As I was browsing a local bookshop during the week, this colourful book jacket with a no nonsense title caught my eye. I had seen this book cover popping up on many a social media news feed so I decided to pick it up and see what all the fuss was about and I was glad that I did.
Written by a successful journalist, Caroline Foran, the book details the authors struggle with and learning to live with anxiety. Within the book you will get a relatable account of what it is like to encounter anxiety from the perspective of the client. Caroline also shares her own tips, tools and techniques that have helped her understand anxiety and to live functionally with an anxious mind.
However, the book is far from the traditional pop-psychology, self-help format we might ordinarily associate with non-therapeutically trained professionals. Instead it leans into the science behind anxiety and offers evidence based approaches for managing a life filled with anxiety.
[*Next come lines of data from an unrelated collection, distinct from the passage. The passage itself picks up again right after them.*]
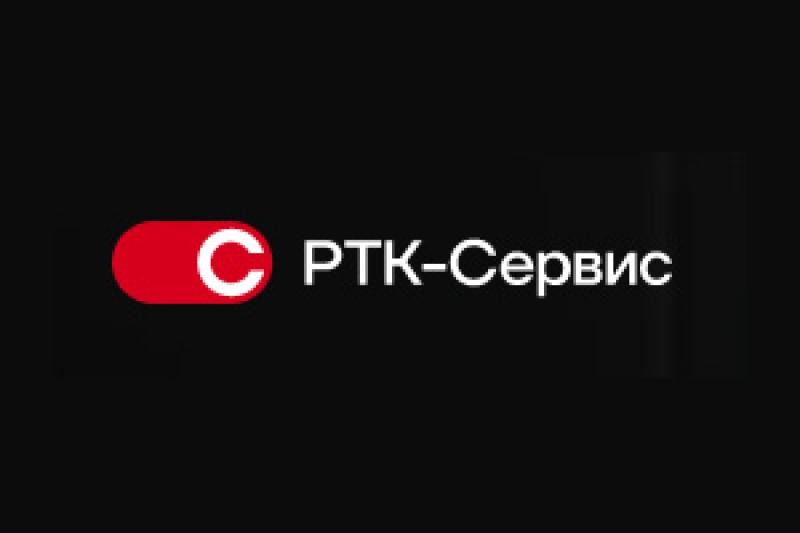 РТК-Сервис стал авторизованным партнером QTECH для проектов в госсекторе и телекоме
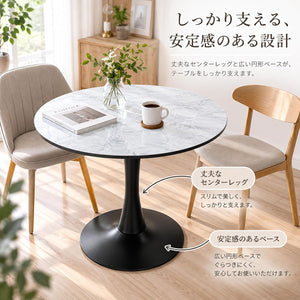 丸テーブル ダイニングテーブル サイドテーブル カフェテーブル 在宅ワーク 勉強机 作業台 食卓 リビングテーブル パソコンデスク (グレー 80CM)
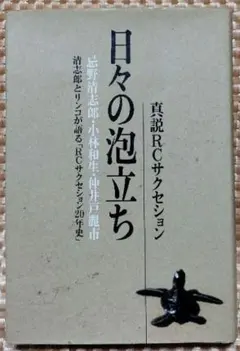 2026年最新】忌野清志郎rcサクセションの人気アイテム - メルカリ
What is more impressive is that Caroline manages to do this in an easy to read fashion and in a manner that would encourage me to recommend this book without hesitation to clients who are also experiencing the anxious struggle.
The book is divided into two parts: Assess and Address. During the Assess portion of the book, anxiety is explained to the reader and there are plenty of useful exercises and tools dotted throughout. Important concepts, such as the negativity bias, are relayed in a reader friendly, personalised way.
The second part of the book, Address, encourages the reader to now do something about their anxiety. It again compliments this with exercises that the author herself finds useful, these are mostly informed by CBT and have been developed in conjunction with a clinical psychologist, who also features regularly in the book.
There is a very informative section on personality vs anxiety and an interesting inclusion of Festinger’s Temporal Comparison Theory, again all relayed in an easy to understand way.
Caroline shares a lot of herself in the book and her own personality and wit shines through, as you might gather from the title. I found her chapter on relationships particularly moving and hopeful.
So now I understand why this book has been so prevalent among the news feeds of non-therapists of late. It tells the story of anxiety through the eyes of the client and it does so in a way that has already begun to breakdown stigma for those who have been living with anxiety.